**Aufgabenstellung**
Schreibe die folgende Restaurantkritik über die Küche von André Münch im Anschluss an ihren letzten Satz weiter.

**Ausgewählte Passage**
************

Nach den starken Auftritten der jüngeren Vergangenheit, die für Küchenchef André Münch zuletzt in dem Titel „Aufsteiger des Jahres“ gipfelten, waren wir natürlich gespannt, wie dieser das hohe Niveau wohl zwischenzeitlich festigen konnte. In der Vergangenheit gelang es Münch mit seiner Verbindung von starker Substanz, Ambition und Produktfanatismus Jahr für Jahr, immer noch eine Schippe draufzulegen. Besonders beim Besuch in der schwierigen Testsaison 2020/2021 erlebten wir das Restaurant direkt am Yachthafen nach der coronabedingten Pause und der Reduktion auf ein einziges Menü in blendender Verfassung.

************

**Angezeigte Daten**
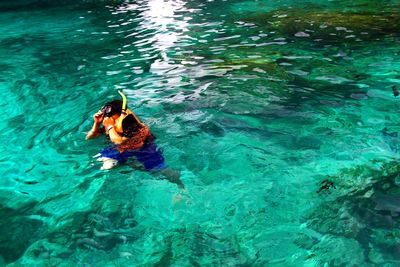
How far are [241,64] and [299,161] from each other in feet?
18.0

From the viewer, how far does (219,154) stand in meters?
6.40

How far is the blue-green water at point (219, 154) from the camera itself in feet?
14.8

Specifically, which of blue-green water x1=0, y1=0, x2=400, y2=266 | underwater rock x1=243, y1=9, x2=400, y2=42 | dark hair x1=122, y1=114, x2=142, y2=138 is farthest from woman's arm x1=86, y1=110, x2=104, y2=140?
underwater rock x1=243, y1=9, x2=400, y2=42

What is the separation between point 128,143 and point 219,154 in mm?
1625

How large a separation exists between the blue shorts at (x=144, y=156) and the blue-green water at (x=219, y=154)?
23 cm

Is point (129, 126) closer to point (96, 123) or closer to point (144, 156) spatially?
point (144, 156)

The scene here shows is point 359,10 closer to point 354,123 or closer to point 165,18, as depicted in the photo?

************

**Ergebnis**
Und die ersten Vorboten aus der Küche riefen auch in diesem Jahr gleich wieder die herausragenden Menüs in Erinnerung, die wie hier bereits erleben durften, und bei denen Münch mit fein austarierten, kräftig gewürzten und klassisch verankerten Geschmacksbildern punkten konnte. Heimische Aromenwelten weiß der hünenhafte Chef ebenso zu bespielen wie fernöstliche, wie ein Cracker-Arrangement mit jeweils Krabbe, Hering und Lachs bewies, dem ein Thunfischtatar mit Koriander und scharf-süßer Chilisauce entgegengestellt wurde.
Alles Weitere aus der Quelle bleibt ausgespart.